--- start ---
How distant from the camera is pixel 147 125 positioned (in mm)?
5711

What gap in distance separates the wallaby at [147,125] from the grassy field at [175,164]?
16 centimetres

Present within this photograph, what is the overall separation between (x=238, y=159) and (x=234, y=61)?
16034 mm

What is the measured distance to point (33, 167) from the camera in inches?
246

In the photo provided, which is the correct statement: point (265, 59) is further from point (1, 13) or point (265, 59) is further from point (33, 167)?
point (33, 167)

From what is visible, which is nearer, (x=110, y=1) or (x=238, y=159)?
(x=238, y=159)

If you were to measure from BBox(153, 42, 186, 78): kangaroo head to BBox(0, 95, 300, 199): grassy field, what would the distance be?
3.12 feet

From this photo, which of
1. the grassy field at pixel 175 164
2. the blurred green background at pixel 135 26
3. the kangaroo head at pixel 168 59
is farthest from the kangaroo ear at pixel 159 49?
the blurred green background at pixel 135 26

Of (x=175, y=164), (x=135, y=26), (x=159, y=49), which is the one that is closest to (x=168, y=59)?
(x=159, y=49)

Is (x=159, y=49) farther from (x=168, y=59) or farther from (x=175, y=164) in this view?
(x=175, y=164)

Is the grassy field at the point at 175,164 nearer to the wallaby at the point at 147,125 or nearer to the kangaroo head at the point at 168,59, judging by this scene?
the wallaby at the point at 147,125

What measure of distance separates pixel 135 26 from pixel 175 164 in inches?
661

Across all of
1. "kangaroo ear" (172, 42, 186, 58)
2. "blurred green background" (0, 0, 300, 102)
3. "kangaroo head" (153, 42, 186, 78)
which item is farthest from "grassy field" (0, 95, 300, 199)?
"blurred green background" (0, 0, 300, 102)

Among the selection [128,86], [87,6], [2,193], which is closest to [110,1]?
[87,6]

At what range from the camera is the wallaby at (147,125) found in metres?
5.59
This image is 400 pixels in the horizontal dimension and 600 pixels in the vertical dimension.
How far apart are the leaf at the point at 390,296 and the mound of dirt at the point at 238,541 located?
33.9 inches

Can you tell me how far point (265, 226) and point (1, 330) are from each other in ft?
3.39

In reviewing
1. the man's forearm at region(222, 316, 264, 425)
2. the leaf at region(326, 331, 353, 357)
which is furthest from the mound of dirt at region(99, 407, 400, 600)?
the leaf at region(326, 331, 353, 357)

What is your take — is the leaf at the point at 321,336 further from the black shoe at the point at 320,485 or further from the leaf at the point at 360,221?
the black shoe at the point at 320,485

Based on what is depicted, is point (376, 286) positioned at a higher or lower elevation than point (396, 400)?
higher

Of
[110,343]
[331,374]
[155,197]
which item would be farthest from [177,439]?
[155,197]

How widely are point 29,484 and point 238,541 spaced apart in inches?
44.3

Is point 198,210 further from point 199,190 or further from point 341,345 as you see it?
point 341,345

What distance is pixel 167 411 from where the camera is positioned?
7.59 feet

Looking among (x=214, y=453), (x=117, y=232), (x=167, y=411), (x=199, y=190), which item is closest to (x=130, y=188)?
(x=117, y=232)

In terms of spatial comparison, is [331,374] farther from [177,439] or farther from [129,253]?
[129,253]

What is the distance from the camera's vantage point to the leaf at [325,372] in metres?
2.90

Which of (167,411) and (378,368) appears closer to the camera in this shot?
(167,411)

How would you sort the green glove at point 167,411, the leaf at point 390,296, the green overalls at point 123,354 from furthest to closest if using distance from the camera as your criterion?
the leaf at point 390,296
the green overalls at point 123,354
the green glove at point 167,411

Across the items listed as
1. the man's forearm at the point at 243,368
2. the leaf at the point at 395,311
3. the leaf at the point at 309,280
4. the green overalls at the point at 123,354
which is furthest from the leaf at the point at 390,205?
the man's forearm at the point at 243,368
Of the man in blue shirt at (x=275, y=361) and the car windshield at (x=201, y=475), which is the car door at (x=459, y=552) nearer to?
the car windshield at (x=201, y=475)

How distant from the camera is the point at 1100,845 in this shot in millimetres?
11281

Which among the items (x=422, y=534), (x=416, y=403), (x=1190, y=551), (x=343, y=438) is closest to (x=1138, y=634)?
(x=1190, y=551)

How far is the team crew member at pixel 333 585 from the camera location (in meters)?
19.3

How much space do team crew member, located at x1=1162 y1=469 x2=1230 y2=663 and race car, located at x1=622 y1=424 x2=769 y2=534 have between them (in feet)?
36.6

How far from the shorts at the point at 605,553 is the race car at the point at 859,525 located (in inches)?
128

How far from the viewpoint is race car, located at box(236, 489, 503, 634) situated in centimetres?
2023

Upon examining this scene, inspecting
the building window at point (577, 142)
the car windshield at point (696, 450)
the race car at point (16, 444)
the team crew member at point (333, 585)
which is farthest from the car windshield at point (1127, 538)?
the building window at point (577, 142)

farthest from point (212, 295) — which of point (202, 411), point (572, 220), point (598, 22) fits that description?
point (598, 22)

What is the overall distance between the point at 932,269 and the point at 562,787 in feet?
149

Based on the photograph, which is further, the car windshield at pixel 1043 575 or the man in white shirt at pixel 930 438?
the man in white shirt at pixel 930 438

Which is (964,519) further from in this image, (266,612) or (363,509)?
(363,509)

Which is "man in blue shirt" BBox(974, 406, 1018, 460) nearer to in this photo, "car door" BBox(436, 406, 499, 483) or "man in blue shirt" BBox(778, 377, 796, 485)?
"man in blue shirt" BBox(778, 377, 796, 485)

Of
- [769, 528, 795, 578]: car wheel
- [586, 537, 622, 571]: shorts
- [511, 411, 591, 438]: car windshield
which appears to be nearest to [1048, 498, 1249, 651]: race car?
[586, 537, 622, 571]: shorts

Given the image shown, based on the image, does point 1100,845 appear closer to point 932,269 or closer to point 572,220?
--- end ---
TASK BRIEF. Output all of the material, please, exactly as it stands.

TASK RESPONSE.
How distant from the camera is pixel 147 125 positioned (in mm)?
5711

What gap in distance separates the wallaby at [147,125] from the grassy field at [175,164]?
16 centimetres

Present within this photograph, what is the overall separation between (x=238, y=159) and (x=234, y=61)?
16034 mm

What is the measured distance to point (33, 167) from the camera in inches?
246

In the photo provided, which is the correct statement: point (265, 59) is further from point (1, 13) or point (265, 59) is further from point (33, 167)?
point (33, 167)

From what is visible, which is nearer, (x=110, y=1) or (x=238, y=159)?
(x=238, y=159)

If you were to measure from BBox(153, 42, 186, 78): kangaroo head to BBox(0, 95, 300, 199): grassy field, what would the distance be?
3.12 feet

From this photo, which of
1. the grassy field at pixel 175 164
2. the blurred green background at pixel 135 26
3. the kangaroo head at pixel 168 59
is farthest from the kangaroo ear at pixel 159 49?
the blurred green background at pixel 135 26

Of (x=175, y=164), (x=135, y=26), (x=159, y=49), which is the one that is closest to (x=168, y=59)?
(x=159, y=49)

Is (x=159, y=49) farther from (x=168, y=59) or farther from (x=175, y=164) in this view?
(x=175, y=164)

Is the grassy field at the point at 175,164 nearer to the wallaby at the point at 147,125 or nearer to the kangaroo head at the point at 168,59, judging by this scene?
the wallaby at the point at 147,125

What measure of distance separates pixel 135 26 from pixel 175 164 in inches?
661

Across all of
1. "kangaroo ear" (172, 42, 186, 58)
2. "blurred green background" (0, 0, 300, 102)
3. "kangaroo head" (153, 42, 186, 78)
which item is farthest from "grassy field" (0, 95, 300, 199)?
"blurred green background" (0, 0, 300, 102)

Among the selection [128,86], [87,6], [2,193], which is closest to [110,1]?
[87,6]

At what range from the camera is the wallaby at (147,125) found in metres?
5.59
This image is 400 pixels in the horizontal dimension and 600 pixels in the vertical dimension.
How far apart are the leaf at the point at 390,296 and the mound of dirt at the point at 238,541 located?
33.9 inches

Can you tell me how far point (265, 226) and point (1, 330) are from each other in ft?
3.39

In reviewing
1. the man's forearm at region(222, 316, 264, 425)
2. the leaf at region(326, 331, 353, 357)
which is furthest from the mound of dirt at region(99, 407, 400, 600)?
the leaf at region(326, 331, 353, 357)

What is your take — is the leaf at the point at 321,336 further from the black shoe at the point at 320,485 or further from the leaf at the point at 360,221?
the black shoe at the point at 320,485

Based on what is depicted, is point (376, 286) positioned at a higher or lower elevation than point (396, 400)?
higher

Of
[110,343]
[331,374]
[155,197]
which item would be farthest from [177,439]?
[155,197]

How widely are point 29,484 and point 238,541 spaced apart in inches?
44.3

Is point 198,210 further from point 199,190 or further from point 341,345 as you see it?
point 341,345

What distance is pixel 167 411 from where the camera is positioned?
7.59 feet

Looking among (x=214, y=453), (x=117, y=232), (x=167, y=411), (x=199, y=190), which item is closest to (x=130, y=188)?
(x=117, y=232)

In terms of spatial comparison, is [331,374] farther from [177,439] or farther from [129,253]?
[129,253]

What is the distance from the camera's vantage point to the leaf at [325,372] in metres?
2.90

Which of (167,411) and (378,368) appears closer to the camera in this shot?
(167,411)

How would you sort the green glove at point 167,411, the leaf at point 390,296, the green overalls at point 123,354 from furthest to closest if using distance from the camera as your criterion?
the leaf at point 390,296
the green overalls at point 123,354
the green glove at point 167,411

Across the items listed as
1. the man's forearm at the point at 243,368
2. the leaf at the point at 395,311
3. the leaf at the point at 309,280
4. the green overalls at the point at 123,354
which is furthest from the leaf at the point at 390,205?
the man's forearm at the point at 243,368
Of the man in blue shirt at (x=275, y=361) and the car windshield at (x=201, y=475), which is the car door at (x=459, y=552) nearer to?
the car windshield at (x=201, y=475)

How distant from the camera is the point at 1100,845 in this shot in millimetres?
11281

Which among the items (x=422, y=534), (x=416, y=403), (x=1190, y=551), (x=343, y=438) is closest to (x=1138, y=634)?
(x=1190, y=551)

How far is the team crew member at pixel 333 585 from the camera location (in meters)?
19.3

How much space do team crew member, located at x1=1162 y1=469 x2=1230 y2=663 and race car, located at x1=622 y1=424 x2=769 y2=534 have between them (in feet)?
36.6

How far from the shorts at the point at 605,553 is the race car at the point at 859,525 located (in inches)?
128

How far from the viewpoint is race car, located at box(236, 489, 503, 634) situated in centimetres?
2023

Upon examining this scene, inspecting
the building window at point (577, 142)
the car windshield at point (696, 450)
the race car at point (16, 444)
the team crew member at point (333, 585)
which is farthest from the car windshield at point (1127, 538)?
the building window at point (577, 142)

farthest from point (212, 295) — which of point (202, 411), point (572, 220), point (598, 22) fits that description?
point (598, 22)

What is the overall distance between the point at 932,269 and the point at 562,787 in feet?
149

Based on the photograph, which is further, the car windshield at pixel 1043 575 or the man in white shirt at pixel 930 438?
the man in white shirt at pixel 930 438

Which is (964,519) further from in this image, (266,612) or (363,509)?
(363,509)

Which is "man in blue shirt" BBox(974, 406, 1018, 460) nearer to in this photo, "car door" BBox(436, 406, 499, 483) or "man in blue shirt" BBox(778, 377, 796, 485)?
"man in blue shirt" BBox(778, 377, 796, 485)

Of
- [769, 528, 795, 578]: car wheel
- [586, 537, 622, 571]: shorts
- [511, 411, 591, 438]: car windshield
which appears to be nearest to [1048, 498, 1249, 651]: race car?
[586, 537, 622, 571]: shorts

Given the image shown, based on the image, does point 1100,845 appear closer to point 932,269 or closer to point 572,220?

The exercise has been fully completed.